Learn to Code via Tutorials on Repl.it!

← Back to all posts
JavaScript Memoizers - Raising the speed limit part 1
h
Baconman321 (1051)

I'm

sure you guys have used JavaScript at least once in your life.

As with all coding languages, though... you will run into performance issues... whether it be bad program implementations or the language itself, you will almost for sure run into some kind of problem relating to performance in your programming life!

This is my new series that focuses on increasing your JavaScript performance, called Raising the speed limit.

This is my very first post under this series, so don't pressure me (much), please.

Whether I continue or not depends on whether or not you guys want to hear more from me and Raising the speed limit.

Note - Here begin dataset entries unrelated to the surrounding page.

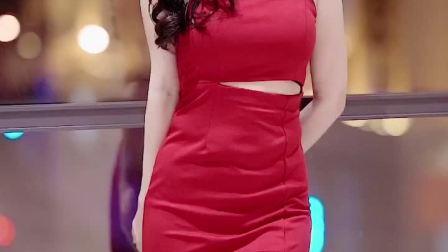 红裙性感小姐姐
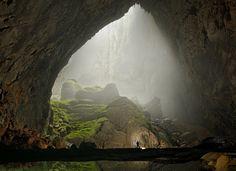 A maior caverna do mundo fica no Vietnã. A caverna de Hang Son Doong é tão profunda que poderia abrigar um prédio de 40 andares http://catr.ac/p528348 #cave #vietnam #paradise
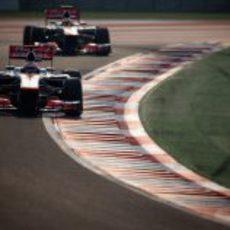 Los dos McLaren juntos en los libres del GP de India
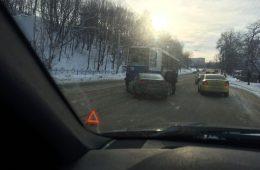 В Смоленской области столкнулись «Волга» и «ВАЗ». Трое пострадавших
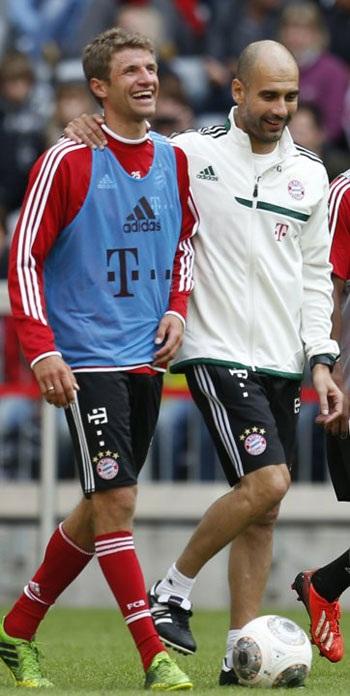 Guardiola tươi cười với Muller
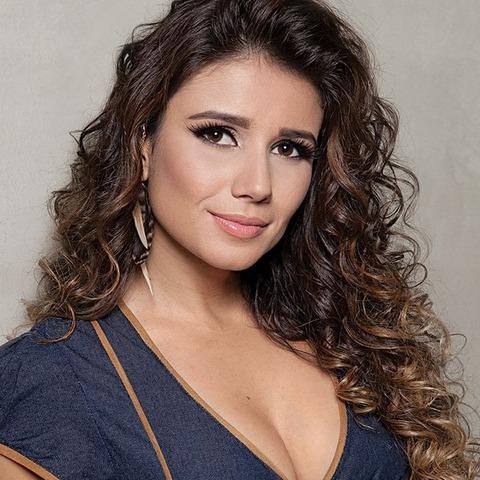 Top 10 Most Beautiful Best Female Latin Pop Singers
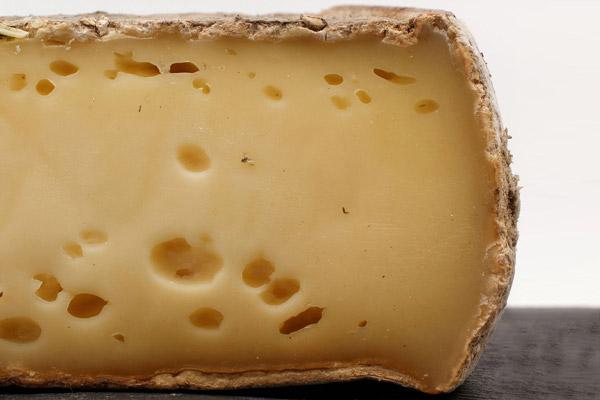 Fromage de vache AOP AOC Tome des Bauges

In this particular tutorial, we will focus on a way that can speed up JavaScript significantly, sometimes by hundreds of milliseconds! This method is called a memoizer (I thought it was memorizer at first, lol).

You should know and be familiar with class and arrow function syntax as well as overall JavaScript syntax/functionality if you expect to understand this tutorial. If not, javascript.info has some good tutorials on them.

Ready to have a go at that fresh 60 FPS, baby?

Or if you aren't using this for a game that's cool, too!

Ok, so... what is a memoizer.

Well, you all know about web cache, right?

To speed up your web page loading time (or to put less load on the server serving the web page), static resources can be cached. Then, the computer will serve those assets with the cached file instead of retrieving one from the internet every time.

A memoizer is like that, but it stores (or "memorizes"/storing a memo, hence the name "memoizer") data and instead of re-calculating something it will return the already cached data.

Now, you might be thinking "how do I even use this?", and that's alright because that's what I made this tutorial for.

A memoizer is quite useful for functions that return output in relation to the input.

Note that I say in relation to. You shouldn't really use memoizers for arbitrary data returned from input, like AJAX calls. You don't cache dynamic files (most of the time). Likewise, you shouldn't store data that is likely to vary - even with the same input.

Let's say for instance, the factorial function.

I'm not that far in math yet to have a use for a factorial, and I don't know if you guys are but it doesn't matter.

All we need to know is that a factorial function can take up a lot of power, since it's a lot of times recursive (depending on how you implement it).

An factorial function would look like this:

function factorial(num) {
  return (num === 0) ? 1 : num * factorial(num - 1);
}

As you can already see here, it will constantly multiply num with a call factorial with num - 1.

With smaller numbers (say, 1-100), it may not be too bad of a performance issue, but with bigger numbers it might start to cause a stack overflow and/or really cause some hanging (program freezing).

What we can do instead is create a memoizer that will cache our results and be ready to give them at a later time.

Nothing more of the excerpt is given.